▶ [EXERCISES TO COMPLETE]:
**a)** Summarize the FedPG-BR description in two sentences.
**b)** According to the FedPG-BR description, what should someone include when opening an issue about setup difficulties?

▶ [EXTRACT]:
Start of Block
Federated Policy Gradient with Byzantine Resilience (FedPG-BR)

This is the code for the FedPG-BR framework presented in the paper:

Flint Xiaofeng Fan, Yining Ma, Zhongxiang Dai, Wei Jing, Cheston Tan and Kian Hsiang Low. "Fault-Tolerant Federated Reinforcement Learning with Theoretical Guarantee." In 35th Conference on Neural Information Processing Systems (NeurIPS-21), Dec 6-14, 2021.

The experimental results in in the published paper were obtained using a computing server with the following configurations: Ubuntu 18.04 with a 14 cores (28 threads) Intel(R) Core(TM) i9-10940X CPU @ 3.30GHz and 64G memory. Our experiments can be easily reproduced on a moderate machine with no GPUs. The only tricky thing in setting up the experiment might be the versions of mujoco and mujoco-py. If you have difficulties in the setup, feel free to open an issue by specifying the dependencies of your environment and the command you run.
End of Block
▶ [Collected data entries]:
Start of Block
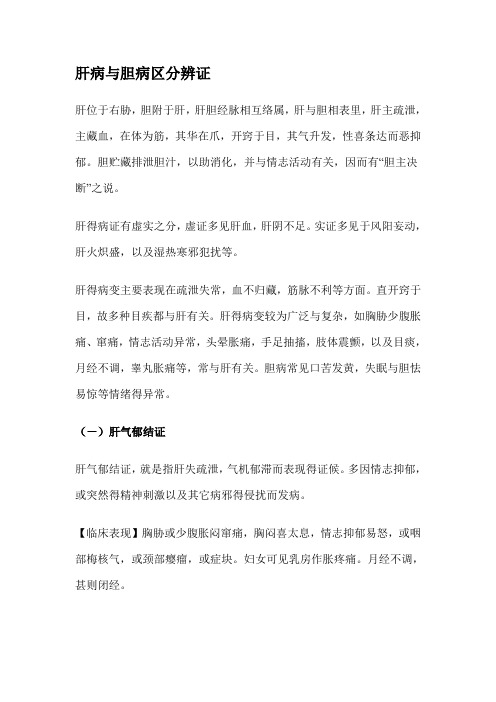 肝病与胆病区分辨证

肝位于右胁，胆附于肝，肝胆经脉相互络属，肝与胆相表里，肝主疏泄，主藏血，在体为筋，其华在爪，开窍于目，其气升发，性喜条达而恶抑郁。胆贮藏排泄胆汁，以助消化，并与情志活动有关，因而有“胆主决断”之说。

肝得病证有虚实之分，虚证多见肝血，肝阴不足。实证多见于风阳妄动，肝火炽盛，以及湿热寒邪犯扰等。

肝得病变主要表现在疏泄失常，血不归藏，筋脉不利等方面。直开窍于目，故多种目疾都与肝有关。肝得病变较为广泛与复杂，如胸胁少腹胀痛、窜痛，情志活动异常，头晕胀痛，手足抽搐，肢体震颤，以及目疾，月经不调，睾丸胀痛等，常与肝有关。胆病常见口苦发黄，失眠与胆怯易惊等情绪得异常。

（一）肝气郁结证

肝气郁结证，就是指肝失疏泄，气机郁滞而表现得证候。多因情志抑郁，或突然得精神刺激以及其它病邪得侵扰而发病。

【临床表现】胸胁或少腹胀闷窜痛，胸闷喜太息，情志抑郁易怒，或咽部梅核气，或颈部瘿瘤，或症块。妇女可见乳房作胀疼痛。月经不调，甚则闭经。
End of Block
▶ [RESULTS FOR EACH TASK]:
**a)** The description presents the code for the FedPG-BR framework from the paper "Fault-Tolerant Federated Reinforcement Learning with Theoretical Guarantee," presented at NeurIPS-21. The paper's results came from an Ubuntu 18.04 server with a 14-core Intel i9-10940X CPU and 64G memory, though the experiments can be reproduced on a moderate machine with no GPUs, and the versions of mujoco and mujoco-py may be the only tricky part of setup.

**b)** The dependencies of their environment and the command they ran.